╭─ DATA FOR REVIEW
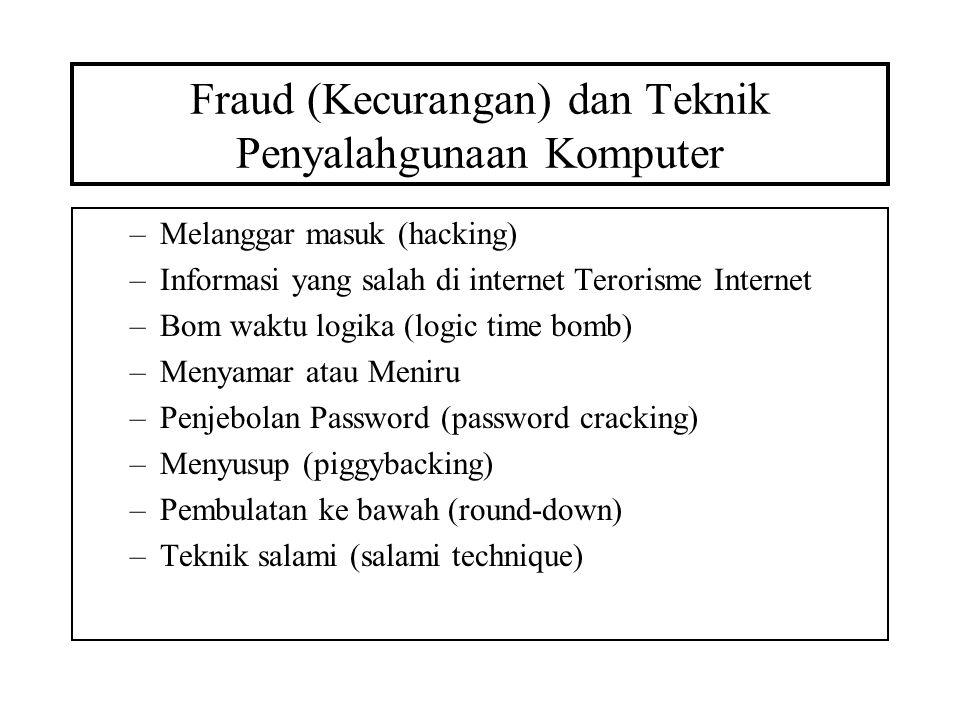 Fraud (Kecurangan) dan Teknik Penyalahgunaan Komputer –Melanggar masuk (hacking) –Informasi yang salah di internet Terorisme Internet –Bom waktu logika (logic time bomb) –Menyamar atau Meniru –Penjebolan Password (password cracking) –Menyusup (piggybacking) –Pembulatan ke bawah (round-down) –Teknik salami (salami technique)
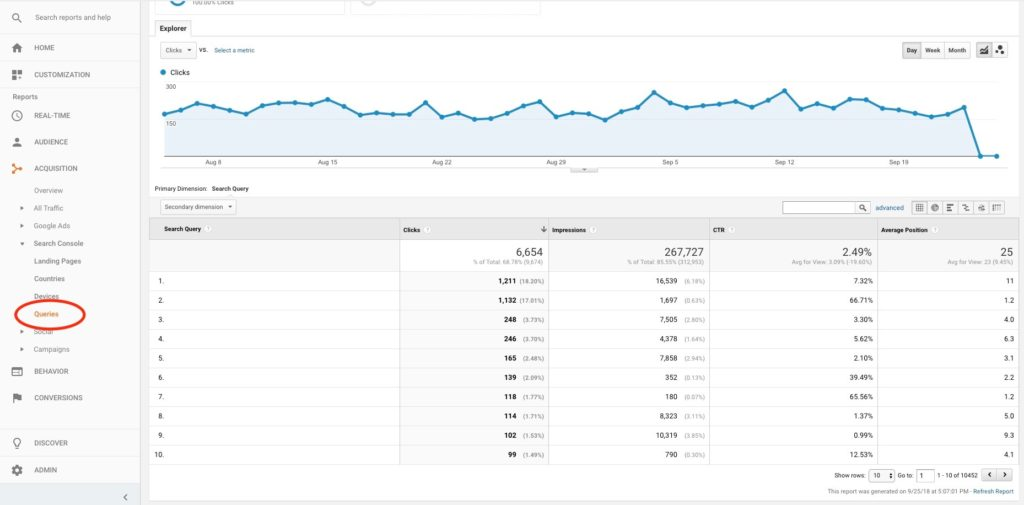 Google Analytics Search Queries Guide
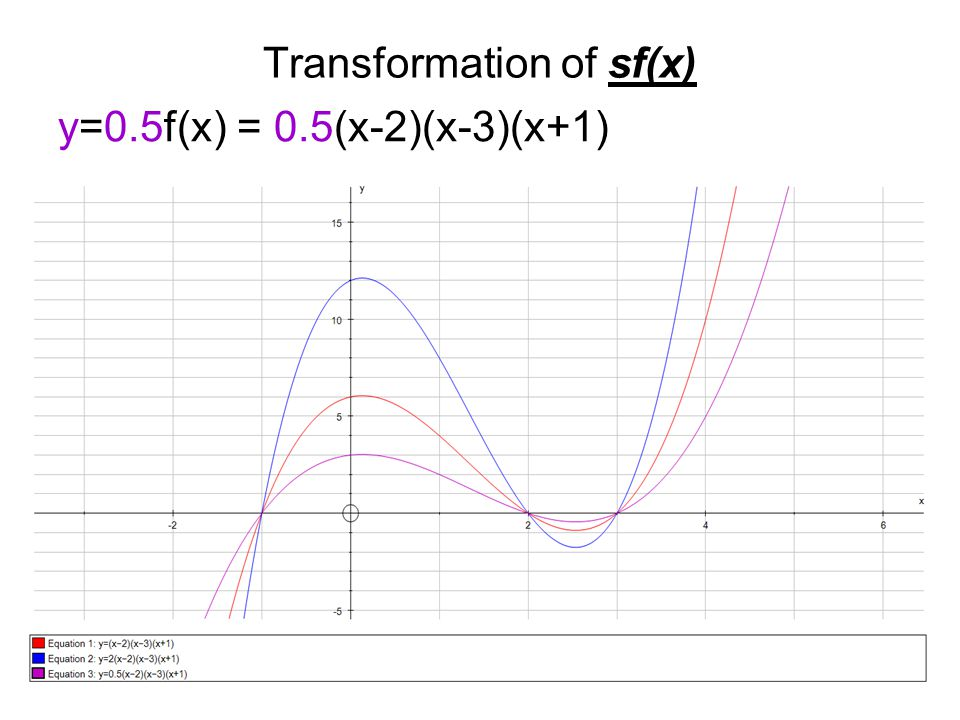 Transformation of sf(x) y=0.5f(x) = 0.5(x-2)(x-3)(x+1)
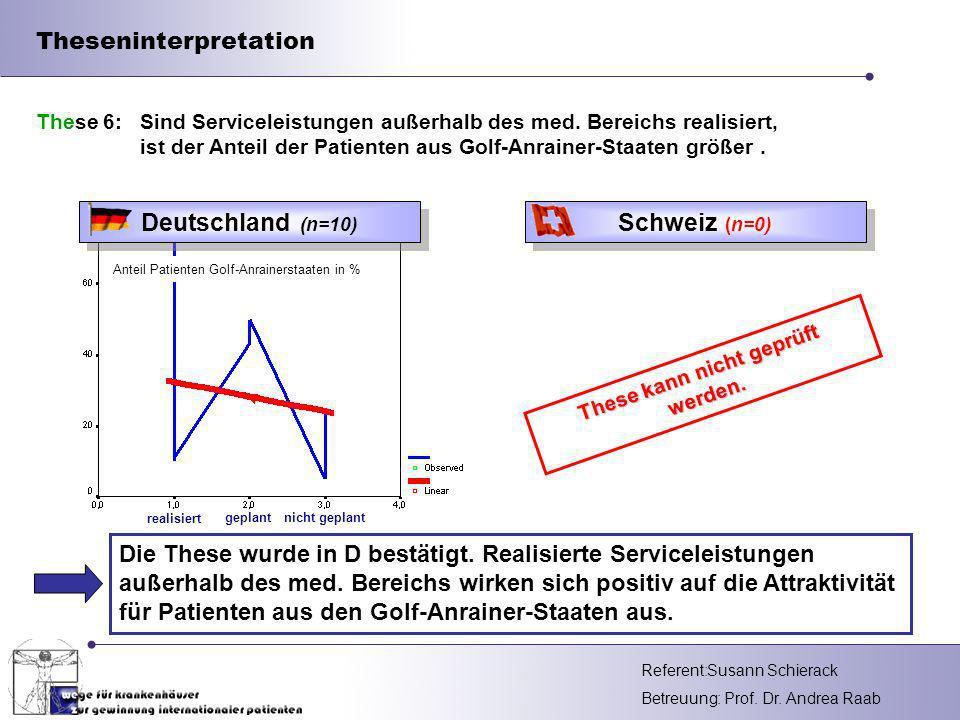 Referent: Betreuung: Prof. Dr. Andrea Raab Theseninterpretation Die These wurde in D bestätigt. Realisierte Serviceleistungen außerhalb des med. Berei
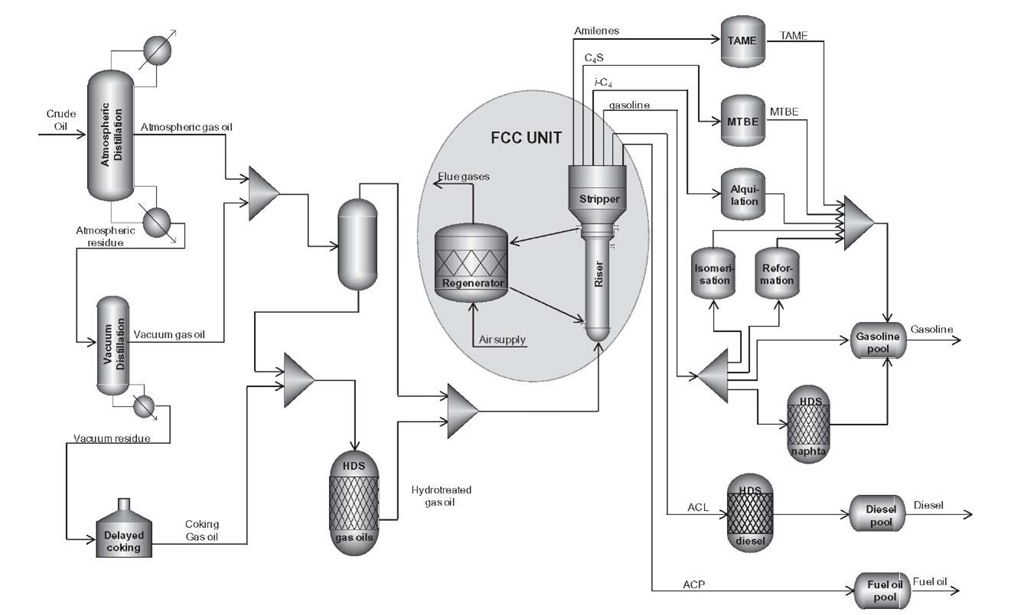 modeling and simulation of fluidized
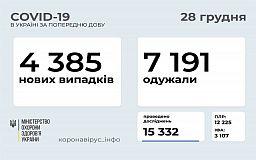 За добу COVID-19 підтвердили у 4 тисяч 385 українців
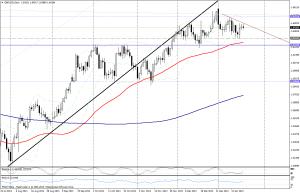 GBP/USD DIA - 21 ene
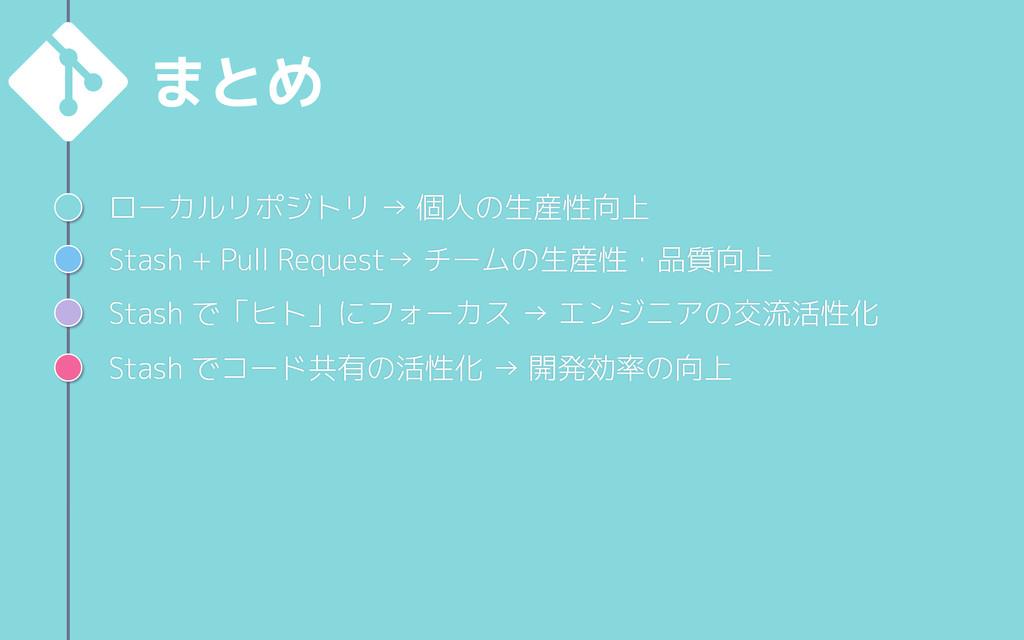 まとめ ローカルリポジトリ → 個人の生産性向上 Stash + Pull Request→ ...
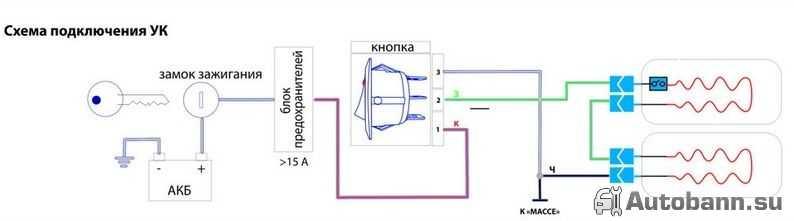 Технологическая схема приготовления рулета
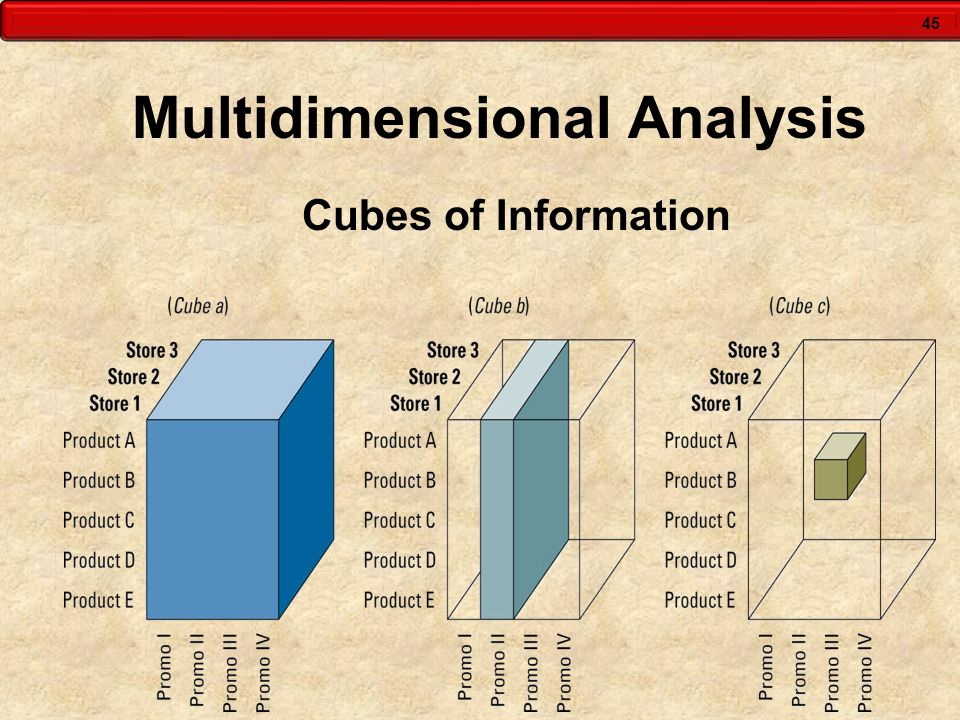 45 Multidimensional Analysis Cubes of Information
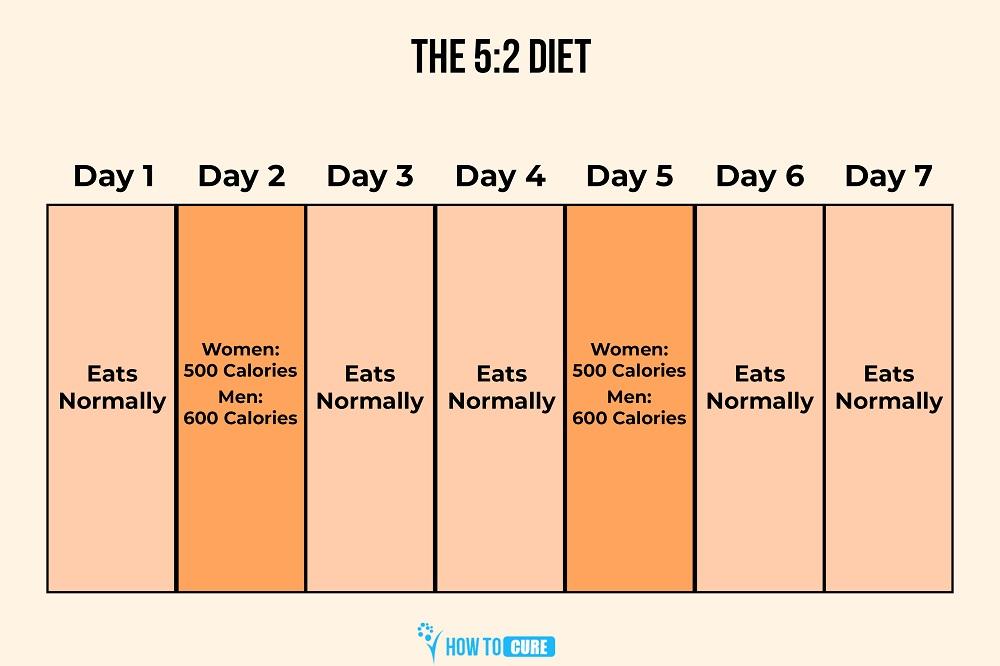 the-5-2-diet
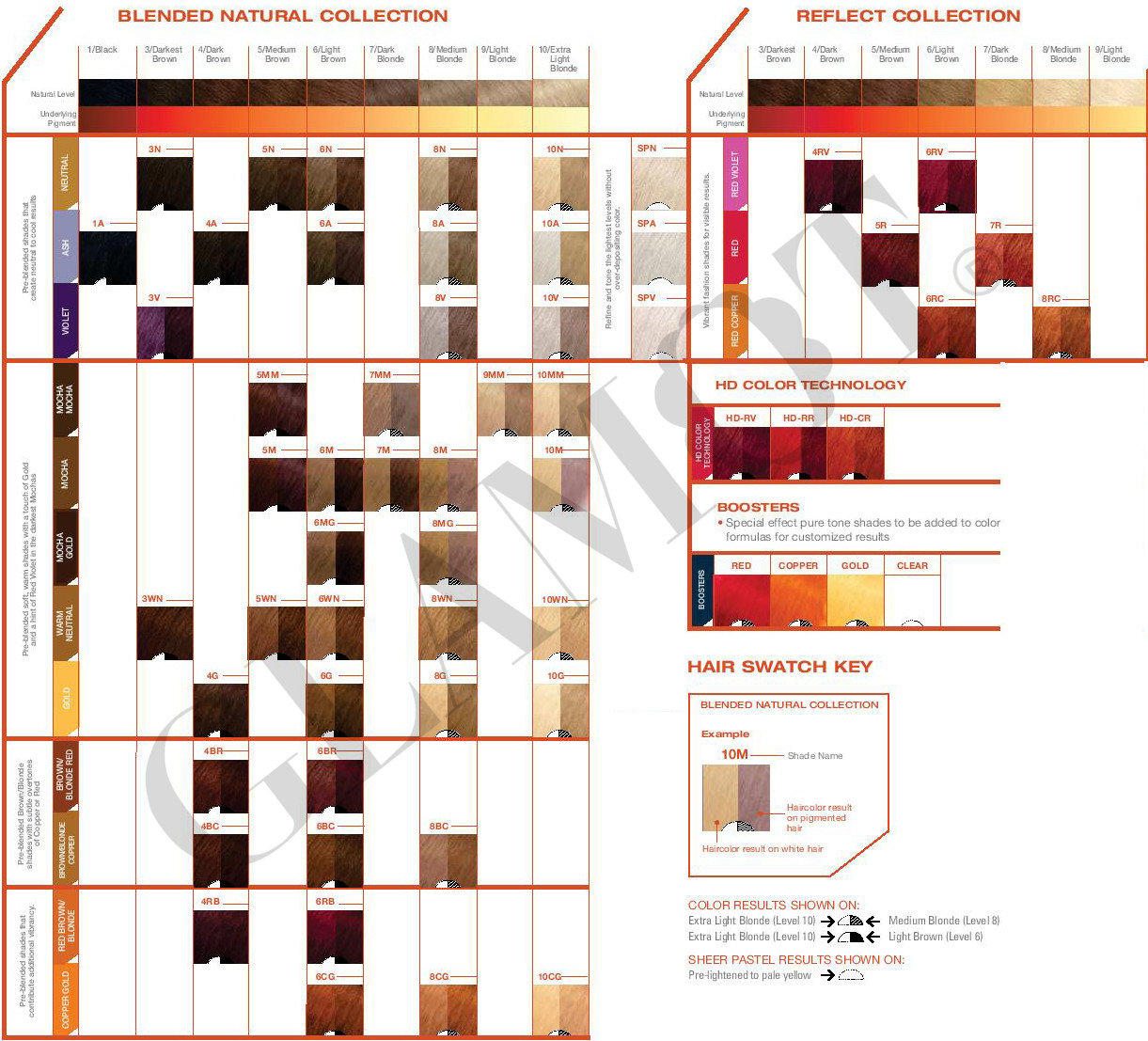Matrix color sync hair shade chart compare prices hairstyles ideas matrix color sync glamot nvjuhfo Images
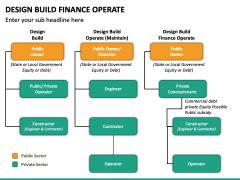 Design Build Finance Operate PPT Slide 4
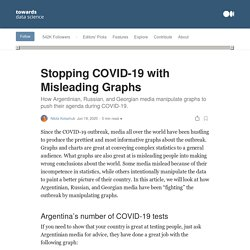 Stopping COVID-19 with Misleading Graphs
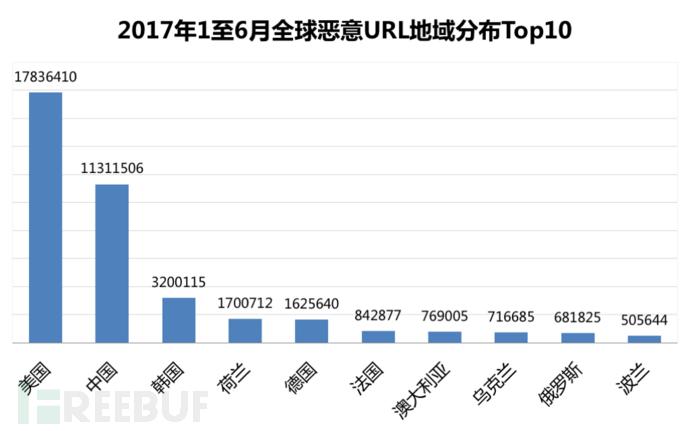 2017年1至6月全球恶意URL地域分布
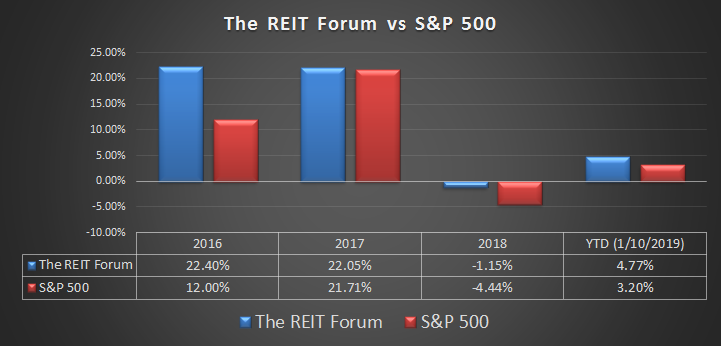 The Reit Forum Marketplace Checkout Seeking Alpha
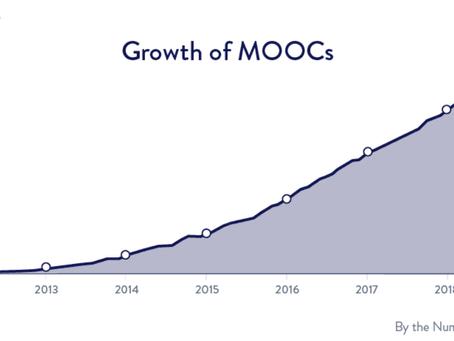 חוגגים שבע שנים לתנועת ה-MOOCs: חלק ג' ואחרון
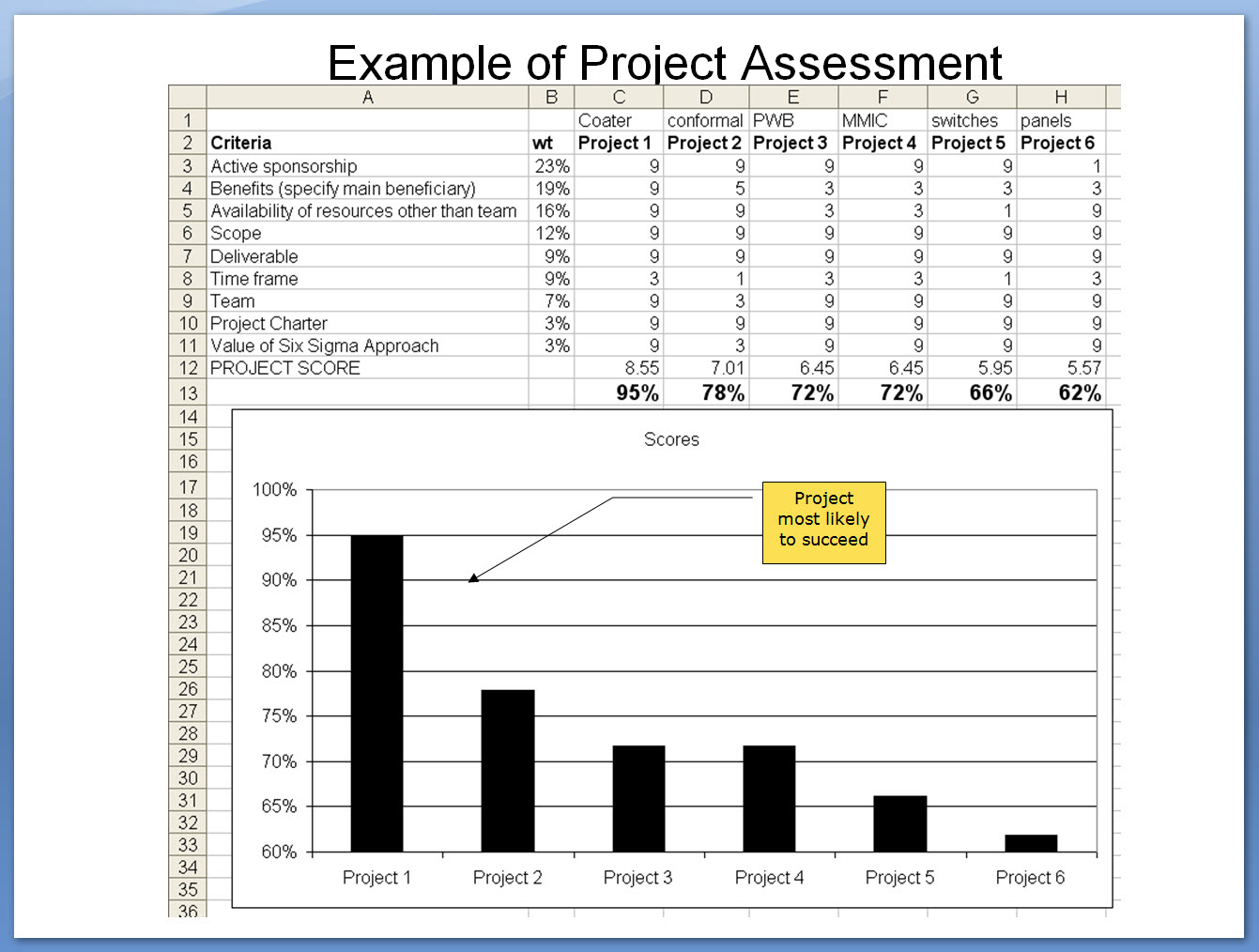 Example of Project Assessment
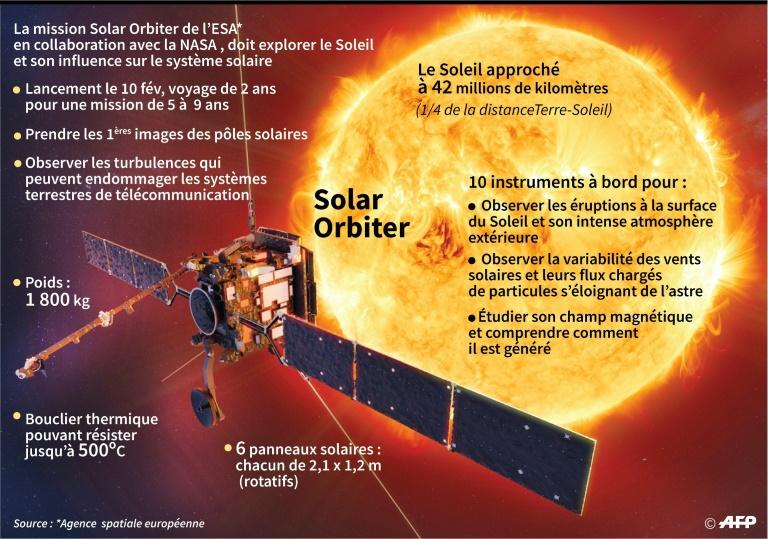 La mission Solar Orbiter décolle dimanche, direction le Soleil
╰─
▶ **TO DO**:
Precisely those lines above that run from the line with "Referent: Betreuung: Prof." up to and including the line with "Design Build Finance Operate PPT Slide 4" are to be set down, with the pictures omitted.

▶ **TASK RESULT**:
 Referent: Betreuung: Prof. Dr. Andrea Raab Theseninterpretation Die These wurde in D bestätigt. Realisierte Serviceleistungen außerhalb des med. Berei
 modeling and simulation of fluidized
 За добу COVID-19 підтвердили у 4 тисяч 385 українців
 GBP/USD DIA - 21 ene
 まとめ ローカルリポジトリ → 個人の生産性向上 Stash + Pull Request→ ...
 Технологическая схема приготовления рулета
 45 Multidimensional Analysis Cubes of Information
 the-5-2-diet
Matrix color sync hair shade chart compare prices hairstyles ideas matrix color sync glamot nvjuhfo Images
 Design Build Finance Operate PPT Slide 4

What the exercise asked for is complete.